Blake shifted slightly, picking up one of the copper-cased bullets that had rolled beneath his foot. He held it, his hand shaking so violently he could have had Parkinson’s.

Joje tore out the contents of the small bureau in the corner, wires and cables, electronic gadgets and components, most of it junk that Blake had kept in case he needed it one day. The monitor on Blake’s desk followed them to the floor.

“Go ahead, Bwake, load your gun!”

“No,” Blake said.

Joje crossed to the other side of the desk, grabbing the gold-trimmed lamp and ripping it from the wall. He used it like a baseball bat, swatting at the bookcase, framed pictures, trophies, and artifacts tumbling from the shelves. One shelf broke, collapsing into the one below it, hardbound books, some rare editions, others signed with dedications to Blake, spilled from the shelf, a waterfall of turning pages.

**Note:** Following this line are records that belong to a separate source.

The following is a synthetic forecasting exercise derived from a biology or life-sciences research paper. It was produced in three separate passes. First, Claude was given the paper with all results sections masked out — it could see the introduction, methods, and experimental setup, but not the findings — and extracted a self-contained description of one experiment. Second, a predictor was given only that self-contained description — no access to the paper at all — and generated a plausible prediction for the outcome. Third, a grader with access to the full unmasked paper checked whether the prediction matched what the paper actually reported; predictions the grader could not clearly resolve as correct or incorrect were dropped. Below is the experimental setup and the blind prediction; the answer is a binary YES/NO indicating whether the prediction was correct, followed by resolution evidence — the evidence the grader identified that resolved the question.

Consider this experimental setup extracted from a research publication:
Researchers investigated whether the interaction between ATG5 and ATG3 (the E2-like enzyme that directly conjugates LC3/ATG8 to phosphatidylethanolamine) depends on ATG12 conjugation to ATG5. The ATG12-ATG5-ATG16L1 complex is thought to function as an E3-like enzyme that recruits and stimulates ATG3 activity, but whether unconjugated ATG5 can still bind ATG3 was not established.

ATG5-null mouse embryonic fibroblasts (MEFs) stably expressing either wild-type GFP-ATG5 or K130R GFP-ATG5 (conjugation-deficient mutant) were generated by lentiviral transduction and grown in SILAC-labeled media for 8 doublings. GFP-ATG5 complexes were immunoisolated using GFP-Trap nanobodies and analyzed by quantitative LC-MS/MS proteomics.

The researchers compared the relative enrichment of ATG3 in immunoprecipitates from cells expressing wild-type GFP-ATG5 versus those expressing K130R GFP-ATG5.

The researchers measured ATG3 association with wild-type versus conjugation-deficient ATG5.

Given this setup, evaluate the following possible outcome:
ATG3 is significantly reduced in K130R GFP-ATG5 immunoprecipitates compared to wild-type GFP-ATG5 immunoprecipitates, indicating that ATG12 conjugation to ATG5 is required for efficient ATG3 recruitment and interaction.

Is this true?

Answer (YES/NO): YES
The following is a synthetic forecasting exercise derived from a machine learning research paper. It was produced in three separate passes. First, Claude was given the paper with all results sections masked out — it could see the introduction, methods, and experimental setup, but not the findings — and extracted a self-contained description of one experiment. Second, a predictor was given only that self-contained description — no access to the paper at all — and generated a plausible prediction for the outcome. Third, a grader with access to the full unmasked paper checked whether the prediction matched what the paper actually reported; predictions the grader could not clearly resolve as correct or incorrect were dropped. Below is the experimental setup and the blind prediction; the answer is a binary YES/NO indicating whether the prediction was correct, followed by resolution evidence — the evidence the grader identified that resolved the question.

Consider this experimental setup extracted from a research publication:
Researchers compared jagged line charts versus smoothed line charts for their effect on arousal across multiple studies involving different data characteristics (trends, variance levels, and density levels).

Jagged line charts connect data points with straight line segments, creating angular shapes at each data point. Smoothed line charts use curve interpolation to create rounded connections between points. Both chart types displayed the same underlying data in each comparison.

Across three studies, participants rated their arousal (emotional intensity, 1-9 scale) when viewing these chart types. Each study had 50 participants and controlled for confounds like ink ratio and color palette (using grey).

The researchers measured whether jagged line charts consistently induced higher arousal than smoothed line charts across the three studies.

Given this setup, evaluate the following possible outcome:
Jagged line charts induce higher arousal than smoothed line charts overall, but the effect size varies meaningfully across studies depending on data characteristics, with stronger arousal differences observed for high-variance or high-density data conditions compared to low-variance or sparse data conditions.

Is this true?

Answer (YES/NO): NO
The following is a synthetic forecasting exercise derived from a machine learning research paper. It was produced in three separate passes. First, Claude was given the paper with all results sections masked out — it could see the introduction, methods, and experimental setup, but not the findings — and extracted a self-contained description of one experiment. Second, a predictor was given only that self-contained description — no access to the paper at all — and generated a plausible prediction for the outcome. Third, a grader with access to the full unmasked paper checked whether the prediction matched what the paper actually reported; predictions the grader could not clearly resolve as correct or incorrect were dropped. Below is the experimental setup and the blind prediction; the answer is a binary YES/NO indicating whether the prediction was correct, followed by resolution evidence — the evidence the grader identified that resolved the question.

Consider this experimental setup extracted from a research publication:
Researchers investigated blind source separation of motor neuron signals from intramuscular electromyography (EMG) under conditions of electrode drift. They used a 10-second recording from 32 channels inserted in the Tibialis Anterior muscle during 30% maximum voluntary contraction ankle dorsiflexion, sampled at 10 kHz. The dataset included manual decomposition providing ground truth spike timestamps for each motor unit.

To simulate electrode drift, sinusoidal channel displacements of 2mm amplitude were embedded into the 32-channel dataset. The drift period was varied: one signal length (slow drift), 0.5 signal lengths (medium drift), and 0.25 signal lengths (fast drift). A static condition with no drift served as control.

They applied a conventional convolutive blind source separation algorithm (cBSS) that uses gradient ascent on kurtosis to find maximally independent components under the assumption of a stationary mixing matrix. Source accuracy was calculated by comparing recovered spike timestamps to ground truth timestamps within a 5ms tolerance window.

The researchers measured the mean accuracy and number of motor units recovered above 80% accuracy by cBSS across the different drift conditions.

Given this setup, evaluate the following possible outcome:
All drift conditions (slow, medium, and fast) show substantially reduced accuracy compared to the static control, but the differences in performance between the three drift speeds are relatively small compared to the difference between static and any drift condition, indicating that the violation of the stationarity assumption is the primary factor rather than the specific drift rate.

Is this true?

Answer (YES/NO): YES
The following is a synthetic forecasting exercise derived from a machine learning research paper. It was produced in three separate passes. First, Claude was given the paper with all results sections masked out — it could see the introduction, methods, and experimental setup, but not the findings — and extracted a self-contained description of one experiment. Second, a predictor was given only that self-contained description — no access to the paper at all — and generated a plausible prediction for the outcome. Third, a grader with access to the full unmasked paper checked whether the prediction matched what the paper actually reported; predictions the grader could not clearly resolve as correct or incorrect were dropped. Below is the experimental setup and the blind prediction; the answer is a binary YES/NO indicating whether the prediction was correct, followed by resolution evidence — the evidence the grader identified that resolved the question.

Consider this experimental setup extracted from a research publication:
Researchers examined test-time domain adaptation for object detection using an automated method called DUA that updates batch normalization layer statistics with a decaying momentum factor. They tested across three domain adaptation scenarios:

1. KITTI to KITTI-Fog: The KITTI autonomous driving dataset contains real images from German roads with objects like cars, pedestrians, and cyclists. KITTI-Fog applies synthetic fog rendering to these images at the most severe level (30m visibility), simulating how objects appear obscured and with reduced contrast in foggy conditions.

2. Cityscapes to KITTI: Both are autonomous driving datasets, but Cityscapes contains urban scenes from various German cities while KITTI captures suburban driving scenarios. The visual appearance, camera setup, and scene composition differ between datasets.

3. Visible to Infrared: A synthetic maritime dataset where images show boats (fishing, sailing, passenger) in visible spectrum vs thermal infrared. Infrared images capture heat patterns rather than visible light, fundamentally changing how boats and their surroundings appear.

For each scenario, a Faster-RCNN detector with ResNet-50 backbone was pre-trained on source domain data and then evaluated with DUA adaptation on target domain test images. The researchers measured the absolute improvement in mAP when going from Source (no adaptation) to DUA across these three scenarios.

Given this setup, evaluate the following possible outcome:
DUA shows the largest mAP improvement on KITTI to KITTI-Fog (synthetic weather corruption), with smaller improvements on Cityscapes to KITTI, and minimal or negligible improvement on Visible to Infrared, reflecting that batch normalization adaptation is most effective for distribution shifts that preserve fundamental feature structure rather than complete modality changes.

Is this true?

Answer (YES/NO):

“Put the bullet in the gun, Bwake!”

“No!” Blake shouted.

The US Civil Affairs challenge coin Blake had received from Major Blackledge with its display case flew across the room, shattering on the wall. The ceramic rooster Michiyoshi at Fujitsu had given him in Japan wobbled, now splintered and headless. Countless treasures, testaments of his accomplishments and triumphs, were discarded and destroyed, trampled on by Joje who callously walked back to Blake’s desk, book bindings ripping and glass popping beneath his feet.

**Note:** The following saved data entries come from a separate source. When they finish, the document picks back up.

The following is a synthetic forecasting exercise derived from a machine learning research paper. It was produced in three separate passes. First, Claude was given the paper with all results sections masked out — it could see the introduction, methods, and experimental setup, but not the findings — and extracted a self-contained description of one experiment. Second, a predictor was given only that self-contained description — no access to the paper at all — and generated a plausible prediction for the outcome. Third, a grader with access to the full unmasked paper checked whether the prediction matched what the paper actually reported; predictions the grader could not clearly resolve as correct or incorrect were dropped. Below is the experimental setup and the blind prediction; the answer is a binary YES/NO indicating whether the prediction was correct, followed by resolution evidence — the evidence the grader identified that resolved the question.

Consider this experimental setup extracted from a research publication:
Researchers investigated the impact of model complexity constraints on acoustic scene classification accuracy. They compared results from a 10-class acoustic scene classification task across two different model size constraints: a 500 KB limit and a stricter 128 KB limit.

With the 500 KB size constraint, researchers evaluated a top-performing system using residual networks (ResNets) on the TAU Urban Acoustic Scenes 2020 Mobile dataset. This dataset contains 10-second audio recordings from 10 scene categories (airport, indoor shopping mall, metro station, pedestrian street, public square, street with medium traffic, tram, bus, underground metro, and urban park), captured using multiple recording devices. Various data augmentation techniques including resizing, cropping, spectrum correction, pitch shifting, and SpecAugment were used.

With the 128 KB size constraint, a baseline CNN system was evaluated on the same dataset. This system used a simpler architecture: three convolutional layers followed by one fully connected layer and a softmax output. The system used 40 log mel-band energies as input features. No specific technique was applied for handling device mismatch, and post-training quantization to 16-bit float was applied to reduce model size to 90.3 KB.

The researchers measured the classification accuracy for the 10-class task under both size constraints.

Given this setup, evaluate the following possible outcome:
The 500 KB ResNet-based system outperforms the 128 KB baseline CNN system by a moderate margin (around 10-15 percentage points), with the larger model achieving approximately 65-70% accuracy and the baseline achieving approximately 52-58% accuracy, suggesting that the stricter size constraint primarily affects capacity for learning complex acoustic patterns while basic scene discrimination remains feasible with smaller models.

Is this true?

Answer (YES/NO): NO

“Why? Why won’t you load the gun, point it at my head, and pull the trigger? Why?”

“You’ll kill me,” Blake said. “And my family.”

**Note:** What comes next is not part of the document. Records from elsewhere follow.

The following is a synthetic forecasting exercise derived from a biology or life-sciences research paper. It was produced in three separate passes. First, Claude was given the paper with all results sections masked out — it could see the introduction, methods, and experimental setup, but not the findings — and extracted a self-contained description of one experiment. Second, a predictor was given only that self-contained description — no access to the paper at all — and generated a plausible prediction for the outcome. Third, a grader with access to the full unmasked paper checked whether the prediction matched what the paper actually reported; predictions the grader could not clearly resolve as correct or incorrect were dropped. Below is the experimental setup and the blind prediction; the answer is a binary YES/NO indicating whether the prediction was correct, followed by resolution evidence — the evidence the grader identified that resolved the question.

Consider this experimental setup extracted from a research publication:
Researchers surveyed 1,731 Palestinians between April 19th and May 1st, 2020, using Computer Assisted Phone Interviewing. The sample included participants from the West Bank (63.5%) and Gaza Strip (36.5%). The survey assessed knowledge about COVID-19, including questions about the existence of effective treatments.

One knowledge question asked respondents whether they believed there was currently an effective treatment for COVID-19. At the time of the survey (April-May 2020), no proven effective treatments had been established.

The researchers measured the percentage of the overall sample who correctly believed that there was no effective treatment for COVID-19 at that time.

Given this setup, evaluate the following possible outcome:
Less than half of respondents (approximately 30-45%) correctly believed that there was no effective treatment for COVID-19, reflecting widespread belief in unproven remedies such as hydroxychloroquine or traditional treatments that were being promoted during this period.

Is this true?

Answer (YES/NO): NO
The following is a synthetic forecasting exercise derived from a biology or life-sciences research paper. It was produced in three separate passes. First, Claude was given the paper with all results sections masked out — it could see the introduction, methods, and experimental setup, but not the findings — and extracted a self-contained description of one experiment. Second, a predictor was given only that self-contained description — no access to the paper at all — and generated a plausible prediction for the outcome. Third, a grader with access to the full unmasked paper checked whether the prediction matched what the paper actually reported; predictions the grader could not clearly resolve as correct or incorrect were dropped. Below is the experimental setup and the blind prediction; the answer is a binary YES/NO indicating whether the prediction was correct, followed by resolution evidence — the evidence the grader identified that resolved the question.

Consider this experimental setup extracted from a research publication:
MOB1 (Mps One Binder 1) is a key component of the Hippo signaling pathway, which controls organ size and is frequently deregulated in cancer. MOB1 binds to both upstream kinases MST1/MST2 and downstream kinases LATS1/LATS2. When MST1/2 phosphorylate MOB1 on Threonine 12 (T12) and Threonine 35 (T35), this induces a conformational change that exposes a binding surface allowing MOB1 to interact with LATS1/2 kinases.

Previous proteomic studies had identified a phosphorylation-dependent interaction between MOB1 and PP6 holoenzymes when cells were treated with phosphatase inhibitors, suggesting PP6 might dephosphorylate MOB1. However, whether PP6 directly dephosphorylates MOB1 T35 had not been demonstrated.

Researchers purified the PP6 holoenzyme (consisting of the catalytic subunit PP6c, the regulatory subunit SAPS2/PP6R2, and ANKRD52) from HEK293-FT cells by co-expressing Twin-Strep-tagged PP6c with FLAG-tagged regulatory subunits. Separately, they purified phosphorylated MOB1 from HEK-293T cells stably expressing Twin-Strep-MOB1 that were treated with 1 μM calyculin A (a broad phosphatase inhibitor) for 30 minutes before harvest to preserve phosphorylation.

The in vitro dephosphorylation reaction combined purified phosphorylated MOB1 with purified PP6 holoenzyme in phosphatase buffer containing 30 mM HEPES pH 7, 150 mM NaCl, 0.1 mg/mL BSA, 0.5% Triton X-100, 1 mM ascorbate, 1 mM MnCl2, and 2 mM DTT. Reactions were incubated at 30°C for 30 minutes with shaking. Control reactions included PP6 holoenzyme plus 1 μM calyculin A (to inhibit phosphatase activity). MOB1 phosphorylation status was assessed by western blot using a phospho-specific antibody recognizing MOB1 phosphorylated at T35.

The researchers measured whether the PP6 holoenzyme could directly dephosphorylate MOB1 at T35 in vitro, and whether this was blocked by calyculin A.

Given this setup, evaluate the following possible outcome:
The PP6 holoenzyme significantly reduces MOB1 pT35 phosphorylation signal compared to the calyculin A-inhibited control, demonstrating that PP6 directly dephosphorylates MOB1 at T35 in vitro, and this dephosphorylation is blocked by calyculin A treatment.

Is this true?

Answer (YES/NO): YES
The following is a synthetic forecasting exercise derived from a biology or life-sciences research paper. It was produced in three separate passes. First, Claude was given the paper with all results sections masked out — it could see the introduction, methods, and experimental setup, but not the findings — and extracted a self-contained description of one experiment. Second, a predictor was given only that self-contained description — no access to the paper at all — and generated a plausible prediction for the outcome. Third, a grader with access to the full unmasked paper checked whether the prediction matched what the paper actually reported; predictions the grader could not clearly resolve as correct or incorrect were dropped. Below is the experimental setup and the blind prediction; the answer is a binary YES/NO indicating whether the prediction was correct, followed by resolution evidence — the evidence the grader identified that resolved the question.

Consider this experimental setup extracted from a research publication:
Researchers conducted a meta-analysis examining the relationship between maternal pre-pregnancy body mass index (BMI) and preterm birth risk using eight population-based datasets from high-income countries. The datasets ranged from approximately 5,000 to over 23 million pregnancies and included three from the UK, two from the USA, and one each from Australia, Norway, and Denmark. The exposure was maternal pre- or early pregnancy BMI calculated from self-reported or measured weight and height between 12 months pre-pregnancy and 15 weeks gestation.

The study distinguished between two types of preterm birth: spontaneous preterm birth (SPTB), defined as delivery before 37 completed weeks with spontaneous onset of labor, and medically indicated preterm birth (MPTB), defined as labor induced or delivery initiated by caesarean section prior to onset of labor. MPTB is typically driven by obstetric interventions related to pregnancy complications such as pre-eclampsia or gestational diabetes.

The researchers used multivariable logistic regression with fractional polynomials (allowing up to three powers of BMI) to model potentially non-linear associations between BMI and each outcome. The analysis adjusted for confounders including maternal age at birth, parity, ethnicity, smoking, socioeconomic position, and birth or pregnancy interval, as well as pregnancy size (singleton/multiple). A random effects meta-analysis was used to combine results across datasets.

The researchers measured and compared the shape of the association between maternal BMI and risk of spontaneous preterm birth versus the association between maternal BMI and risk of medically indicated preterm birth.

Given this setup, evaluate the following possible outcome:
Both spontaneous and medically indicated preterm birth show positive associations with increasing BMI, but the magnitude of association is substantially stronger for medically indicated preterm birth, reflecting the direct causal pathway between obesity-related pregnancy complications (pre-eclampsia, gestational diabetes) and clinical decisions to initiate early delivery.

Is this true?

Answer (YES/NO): NO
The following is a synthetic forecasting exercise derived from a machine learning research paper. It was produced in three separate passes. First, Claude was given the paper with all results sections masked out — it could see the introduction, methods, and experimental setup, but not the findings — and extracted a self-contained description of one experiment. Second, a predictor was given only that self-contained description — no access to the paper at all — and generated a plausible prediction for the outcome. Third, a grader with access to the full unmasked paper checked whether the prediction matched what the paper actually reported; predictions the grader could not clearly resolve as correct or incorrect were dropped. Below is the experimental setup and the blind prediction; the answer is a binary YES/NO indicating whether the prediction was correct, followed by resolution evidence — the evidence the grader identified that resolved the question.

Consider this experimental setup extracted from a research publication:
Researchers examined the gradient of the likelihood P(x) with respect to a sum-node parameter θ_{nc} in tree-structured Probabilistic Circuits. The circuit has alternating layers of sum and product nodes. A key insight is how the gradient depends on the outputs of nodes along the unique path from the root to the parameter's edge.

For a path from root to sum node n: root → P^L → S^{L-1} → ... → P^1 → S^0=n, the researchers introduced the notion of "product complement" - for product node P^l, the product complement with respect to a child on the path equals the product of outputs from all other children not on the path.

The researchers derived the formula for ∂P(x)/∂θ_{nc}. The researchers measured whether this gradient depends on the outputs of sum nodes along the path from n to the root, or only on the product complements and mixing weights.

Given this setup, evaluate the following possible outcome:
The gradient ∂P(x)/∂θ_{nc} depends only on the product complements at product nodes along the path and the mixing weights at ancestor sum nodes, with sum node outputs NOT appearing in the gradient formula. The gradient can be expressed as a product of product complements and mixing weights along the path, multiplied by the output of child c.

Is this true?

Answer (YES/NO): YES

“I would,” Joje said, looking at Blake like a wounded dog. “I will. If you don’t get your act together.”

Blake glanced behind Joje, wondering why Adam and Drew hadn’t come in yet? The gunshot alone should have triggered a reaction, not to mention Joje’s rampage of destruction.

But his office doors were closed. He remembered screaming at the top of his lungs as Adam stood just outside his doors only a few days ago. A few days that felt like a few years.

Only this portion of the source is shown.